I've also seen plenty of tests that test if a template was rendered rather than if whatever thing it actually outputs was in the output. It is just calcifying the impementation making it hard to test.

But it is a tradeoff, and a hard one as well, because if you do all things all the time, combining all variations of database with all variations of the views, then you end up with a test suite that take forever to run. Finding the right tradeoff there has not shown itself to be very obvious, sadly.

germandiago · on July 1, 2024

One thing I do sometimes is to start part of an API in a TDD style. Everything starts very "basic", which adds a lot of relatively trivial test cases.

When done with that phase and my API looks relatively functional, I remove all relatively trivial tests and I write bigger ones, often randomized and property-based.

This works decently well and you do not have an army of useless tests there hanging after the process is done.

AlienRobot · on July 1, 2024

But if you don't test those, you may break someone's workflow!

https://xkcd.com/1172/

quectophoton · on July 1, 2024

> refactoring pickle

Been there. Change one tiny thing, and 20 tests fail all over the place. But hey, at least we had ~95% test coverage! /s

The more time some piece of code has survived in production, the more "trusted" it becomes, approaching but never reaching 100% "trust" (I can't think of a more precise word at the moment).

For tests it's similar; the longer they had remained unchanged while also proving useful (e.g. catching stuff before a merge), the more trusted they become.

So when any code changes, its "trust level" resets to zero at that point, whether it's runtime code or test code. The only exception might be if the test code reads from a list of inputs and expected outputs, and the only change is adding a new input/output to that list, without modifying the test code itself.

Tests that change too frequently can't be trusted, and chances are those tests are at the wrong level of abstraction.

That's how I see it at least.

olivierduval · on July 1, 2024

Just been beaten by a bug in a production system... hidden in code silently for more than 10 years !

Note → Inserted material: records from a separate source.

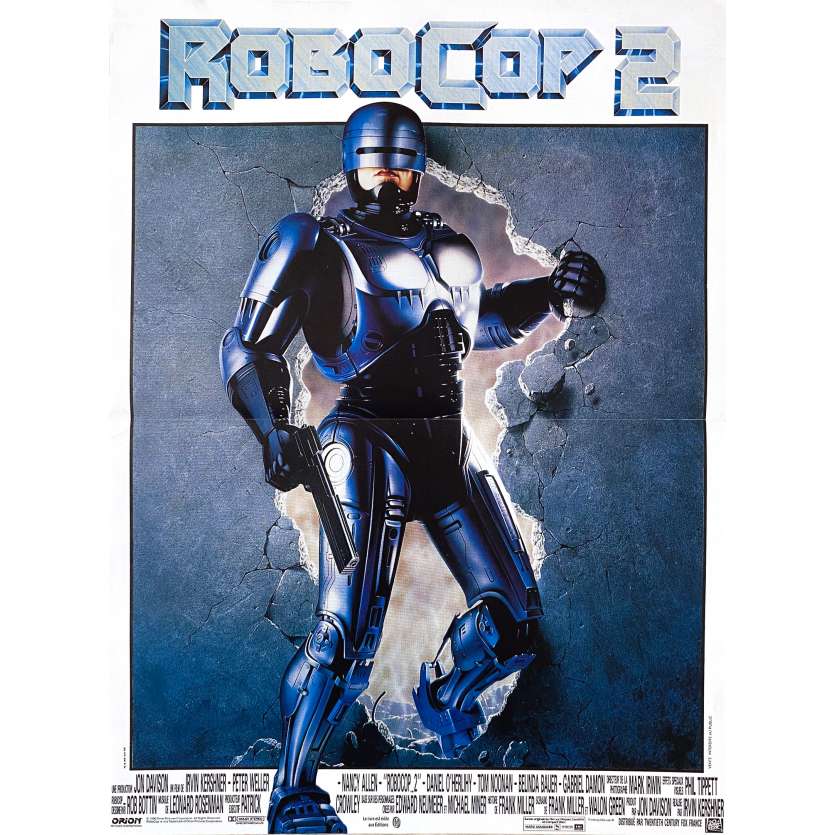 ROBOCOP 2 Original Movie Poster - 15x21 in. - 1990 - Irvin Kershner, Peter Weller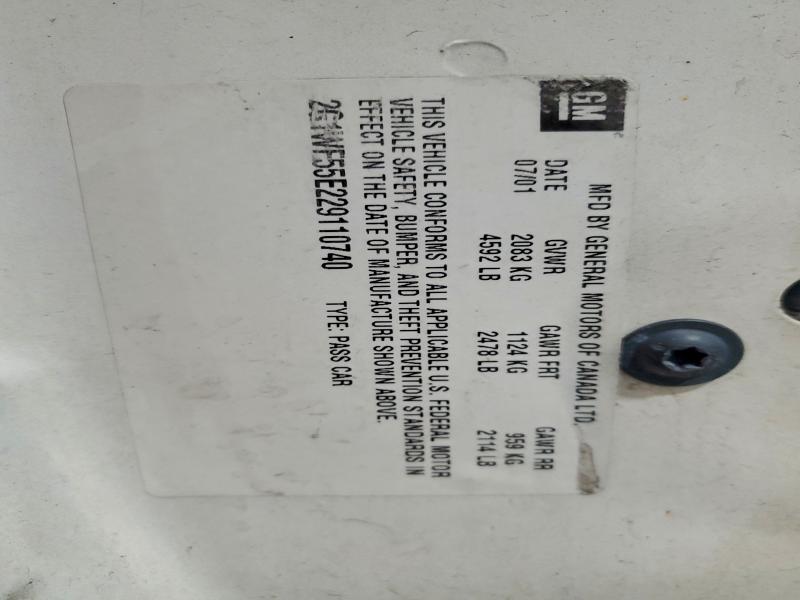 2002 CHEVROLET IMPALA #3317760108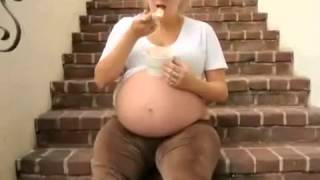 Eating ice cream off the belly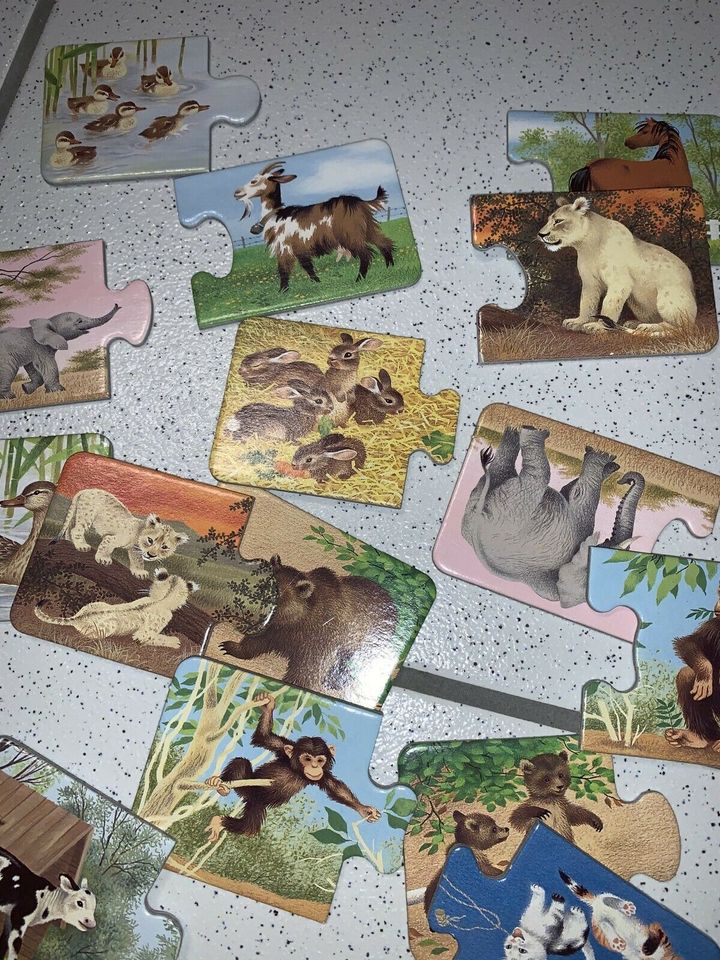 Spiel „Tiere und ihre Kinder“ - Top Zustand in Mehlingen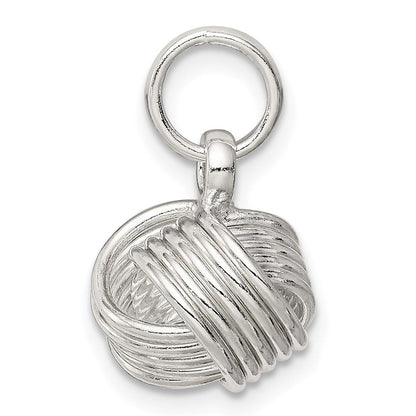 Sterlingsilber Liebe Knoten Klein Anhänger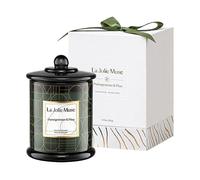 La Jolíe Muse Candela profumata fragranza melograno e pino con scatola regalo, candele profumate per la casa, candele in cera di soia naturale, candele in giara di vetro di lusso, 10 oz 70 ore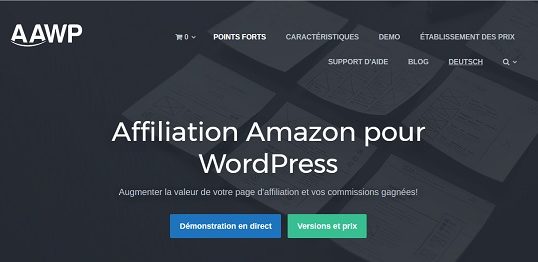 Traduction française de Amazon Affiliate for WordPress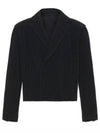 Tailored Pleated 2 Jacket Black - ISSEY MIYAKE - BALAAN 2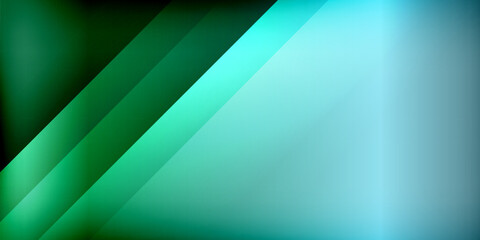 Abstract gradient background. Dark shades transition into bright turquoise. Diagonal lines create dynamic visual effect. Minimalist design.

It just mean that for 10 years, this codepath has not been taken (The conditions for this specific error case was not met for 10 years) :-(

Actually, it would be a good monitoring information to know which path are "hot" (almost always taken since the beginning), "warm" (from time to time) or "cold" (never executed). It could help build a targetd trust. I guess that it might be possible for VM languages (like based on JVM) because the VM could monitor this... but it might be harder for machine code

aunderscored · on July 1, 2024

This could be interesting. Unfortunately it'd be a performance hog to do. Some kinds of things do work with this (see performance guided optimisation in compilers)